Après cette
soirée pitoyable où Mathieu et moi
nous étions embrassés, j'ai attrapé
une jolie grippe, une vraie de vraie : je ne suis
pas allée au lycée de la semaine.
J'étais en état d'y retourner le
vendredi mais je ne l'ai pas fait pour trois raisons
: j'avais manqué tous les jours précédents,
c'était le jour des vacances, et surtout,
la veille au soir Noémie m'avait dit qu'elle
ne voulait plus me voir.
Les deux premières journées de grippe
étaient difficiles, j'avais de la fièvre,
et puis surtout je n'arrêtais pas de penser
à ce qu'on avait fait, Mathieu et moi,
et de toutes les conséquences que ça
pourrait avoir. J'ai attendu de me porter un peu
mieux et je lui ai téléphoné,
le mardi soir, pour savoir ce qu'il pensait de
tout ça.
Quand il a décroché il m'a dit "
Ah ! Je suis content de t'entendre ! " Il
avait l'air tout heureux, effectivement, moi qui
étais si inquiète
Apparemment
tout allait bien pour lui.
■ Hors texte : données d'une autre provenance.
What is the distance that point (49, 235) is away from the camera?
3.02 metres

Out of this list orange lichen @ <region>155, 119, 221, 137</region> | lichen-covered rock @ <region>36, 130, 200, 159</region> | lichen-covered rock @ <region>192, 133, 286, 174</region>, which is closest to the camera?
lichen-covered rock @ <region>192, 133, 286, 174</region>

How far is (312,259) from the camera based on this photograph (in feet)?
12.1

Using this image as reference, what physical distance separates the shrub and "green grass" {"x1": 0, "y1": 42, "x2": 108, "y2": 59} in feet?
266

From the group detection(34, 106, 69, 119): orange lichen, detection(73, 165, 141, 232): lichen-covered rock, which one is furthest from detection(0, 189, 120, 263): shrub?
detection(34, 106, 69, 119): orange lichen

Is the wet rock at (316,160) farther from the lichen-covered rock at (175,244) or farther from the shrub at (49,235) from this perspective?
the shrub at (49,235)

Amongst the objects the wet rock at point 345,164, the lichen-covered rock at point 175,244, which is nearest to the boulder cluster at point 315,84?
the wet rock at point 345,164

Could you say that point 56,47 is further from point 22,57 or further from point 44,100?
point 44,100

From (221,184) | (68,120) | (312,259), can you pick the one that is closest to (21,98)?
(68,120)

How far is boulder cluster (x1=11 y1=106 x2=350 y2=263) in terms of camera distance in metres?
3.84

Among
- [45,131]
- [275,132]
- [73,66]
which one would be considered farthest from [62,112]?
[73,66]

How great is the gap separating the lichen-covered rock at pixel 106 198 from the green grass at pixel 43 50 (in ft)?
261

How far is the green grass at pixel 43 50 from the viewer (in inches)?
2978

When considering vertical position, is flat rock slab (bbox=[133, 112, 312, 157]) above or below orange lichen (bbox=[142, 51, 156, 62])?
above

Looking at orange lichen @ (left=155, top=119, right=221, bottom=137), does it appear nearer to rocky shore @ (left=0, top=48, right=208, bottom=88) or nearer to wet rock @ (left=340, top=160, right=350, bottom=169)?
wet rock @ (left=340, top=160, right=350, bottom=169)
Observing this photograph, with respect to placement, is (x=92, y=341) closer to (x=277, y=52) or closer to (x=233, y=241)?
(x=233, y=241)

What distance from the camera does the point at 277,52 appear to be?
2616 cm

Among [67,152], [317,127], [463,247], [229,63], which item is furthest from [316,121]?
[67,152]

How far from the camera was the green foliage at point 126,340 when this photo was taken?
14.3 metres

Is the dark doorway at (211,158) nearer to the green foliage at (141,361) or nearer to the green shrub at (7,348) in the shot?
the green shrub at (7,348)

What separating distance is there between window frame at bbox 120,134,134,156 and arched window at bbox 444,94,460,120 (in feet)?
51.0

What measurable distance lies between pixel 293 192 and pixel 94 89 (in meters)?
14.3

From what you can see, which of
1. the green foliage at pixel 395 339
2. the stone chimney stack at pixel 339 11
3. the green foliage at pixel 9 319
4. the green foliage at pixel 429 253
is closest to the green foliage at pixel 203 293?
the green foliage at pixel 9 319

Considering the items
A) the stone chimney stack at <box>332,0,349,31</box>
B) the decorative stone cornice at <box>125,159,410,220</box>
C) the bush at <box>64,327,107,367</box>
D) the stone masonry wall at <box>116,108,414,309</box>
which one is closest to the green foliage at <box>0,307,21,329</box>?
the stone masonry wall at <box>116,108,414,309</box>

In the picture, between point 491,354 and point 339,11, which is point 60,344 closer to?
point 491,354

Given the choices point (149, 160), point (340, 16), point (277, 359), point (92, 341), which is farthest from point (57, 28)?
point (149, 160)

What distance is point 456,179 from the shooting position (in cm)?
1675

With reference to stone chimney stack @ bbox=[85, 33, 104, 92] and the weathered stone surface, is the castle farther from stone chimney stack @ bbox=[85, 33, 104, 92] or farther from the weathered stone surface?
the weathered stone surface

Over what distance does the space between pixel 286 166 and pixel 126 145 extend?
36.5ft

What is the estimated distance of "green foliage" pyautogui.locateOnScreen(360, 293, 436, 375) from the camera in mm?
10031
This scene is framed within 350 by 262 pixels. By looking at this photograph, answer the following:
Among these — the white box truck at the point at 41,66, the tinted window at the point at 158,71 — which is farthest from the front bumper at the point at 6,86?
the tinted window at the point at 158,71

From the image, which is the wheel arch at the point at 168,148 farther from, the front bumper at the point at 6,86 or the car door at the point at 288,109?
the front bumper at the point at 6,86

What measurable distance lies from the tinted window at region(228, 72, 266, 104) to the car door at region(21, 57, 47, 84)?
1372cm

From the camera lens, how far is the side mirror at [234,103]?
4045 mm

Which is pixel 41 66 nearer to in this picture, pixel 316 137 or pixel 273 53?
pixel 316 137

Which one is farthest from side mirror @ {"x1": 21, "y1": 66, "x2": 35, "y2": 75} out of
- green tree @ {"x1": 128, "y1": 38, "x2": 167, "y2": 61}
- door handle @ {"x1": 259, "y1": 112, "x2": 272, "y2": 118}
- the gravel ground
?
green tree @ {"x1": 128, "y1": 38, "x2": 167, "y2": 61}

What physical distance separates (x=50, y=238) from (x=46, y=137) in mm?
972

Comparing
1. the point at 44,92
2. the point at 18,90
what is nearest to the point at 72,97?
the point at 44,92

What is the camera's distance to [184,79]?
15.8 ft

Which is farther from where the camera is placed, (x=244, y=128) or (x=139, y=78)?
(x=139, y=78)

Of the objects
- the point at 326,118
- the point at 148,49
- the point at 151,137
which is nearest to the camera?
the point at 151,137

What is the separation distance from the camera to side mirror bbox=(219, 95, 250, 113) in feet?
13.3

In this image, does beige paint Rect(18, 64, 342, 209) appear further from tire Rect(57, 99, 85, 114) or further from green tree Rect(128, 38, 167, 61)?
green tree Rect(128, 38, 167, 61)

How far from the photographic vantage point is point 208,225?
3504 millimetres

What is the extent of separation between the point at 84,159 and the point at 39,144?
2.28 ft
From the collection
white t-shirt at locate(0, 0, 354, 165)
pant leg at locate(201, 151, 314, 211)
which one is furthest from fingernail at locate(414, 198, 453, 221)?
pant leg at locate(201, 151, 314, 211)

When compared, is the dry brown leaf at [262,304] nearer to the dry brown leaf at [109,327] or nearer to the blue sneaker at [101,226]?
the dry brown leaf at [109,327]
Je lui ai reparlé
de la soirée et lui ai demandé ce
qu'il en pensait, si selon lui il fallait tout
raconter à Noémie, ou bien le garder
pour nous. Il a eu l'air étonné
que je lui parle de cela, comme si pour lui ça
n'avait aucune importance. Il en rigolait presque,
d'ailleurs, et moi ça me blessait de l'imaginer
sourire pour quelque chose qui me tracassait tant.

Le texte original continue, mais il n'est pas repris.